I saw this infographic about financial freedom and paying off your debt on Pinterest yesterday and had to share it. It’s got great advice for paying off debt and working toward financial freedom from Jean Chatzky, author of the book Money Rules: The Simple Path to Lifelong Security.
It’s a little hard to read so here is all the information contained in the infographic:
Bridge To Financial Freedom
7 Steps to Paying Off Your Debt
A debt-free life is one that few of us have ever known. We all want it, so why is it so difficult to turn this dream into a reality? It isn’t impossible, but it does take elbow grease and sacrifice. Here are seven steps you must take to cross the bridge to a debt-free life, based on the rules outlined by financial guru Jean Chatzky in the book Money Rules: The Simple Path to Lifelong Security.
Cross the bridge to a debt-free life!
1 – Spend less than you make. Period.
Stick to money rule #10: Live below your means. Of course, this is easier said than done. In 2010, nearly three-quarters of Americans surveyed by the American Savings Education Council for America Saves Week said that they spent less than they earned and saved the rest. But in 2012, the percentage has shrunk to two-thirds. Needless to say, until you spend less than you earn, you will never get out of debt.
2 – Recast your personal balance sheet by lowering all possible interest rates.
Credit card: Transfer your credit card debt to cards with low or no interest. According to NerdWallet.com, there are currently 24 cards offering an introductory 0 percent interest rate on balance transfers if you have good credit.
Auto & Mortgage: Refinance your auto loan and mortgage (perhaps again, if you previously have). Right now is a great time to do so, 30-year fixed mortgage refinances are averaging 3.61 percent right now.
3- Pay off highest interest debt first.
It can be advantageous to focus on paying off your highest interest debts first. However, there is some back and forth over which of the following techniques is a better way to pay off debts.
Avalanche (best) – Focuses on paying off your highest rates first.
Snowball – Focuses on paying off your smallest debts first.
Say you have $300 to put toward your credit card debt each month. Card number one has a 20 percent interest rate, a $7,000 balance, and a $140 minimum monthly payment. Card number two has a 13 percent interest rate, a $3,000 balance, and a $60 monthly payment.
If you take the avalanche approach and put your extra $100 a month toward credit card one, you’ll pay $3,760 in interest. Put that extra money toward card two instead and your interest tally is $4,304.
4 – Audit your bills to find more money.
Chances are you can make more money available to pay down your debt than you think. Find this money by calling your monthly billers – cable, cell phone, internet, and asking for a better deal. Better yet, cancel monthly subscriptions that you don’t really need.

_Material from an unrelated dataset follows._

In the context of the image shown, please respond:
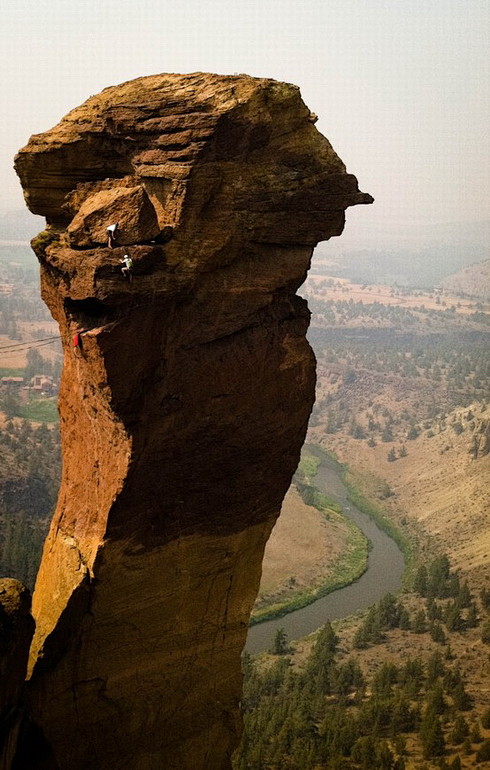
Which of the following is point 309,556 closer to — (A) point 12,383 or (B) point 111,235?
(B) point 111,235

5 – Improve your credit score.
Money rule #30: Check your weight and check your credit score every year. The latter should go up. Why? A better credit score gets you lower interest rates and saves you money. Improve your credit score by
- Paying all your bills on time.
- Paying down debt to lower the percentage of the available credit you’re actually using (your utilization).
- Not closing any credit cards.
- Not applying for new credit.
Consider this: Two people with different credit scores get a $20,000 car loan to be paid over 48 months. Here is how their credit score affects their monthly payments:
Sue: 720 – 850 – $448 a month
Jim: 500 – 589 – $579 a month
Because of his low score, Jim will pay over $6,000 more in interest over the life of the loan.
6 – 50 Points or More
Once your score has improved by at least 50 points, repeat step 2.
7 – Save what you don’t spend.
Money Rule #11: If you can’t see it, and can’t touch it, you won’t spend it.
These are actually all decent personal finance rules to live by! She is completely on the mark about living below your means and you won’t spend money you can’t see or touch.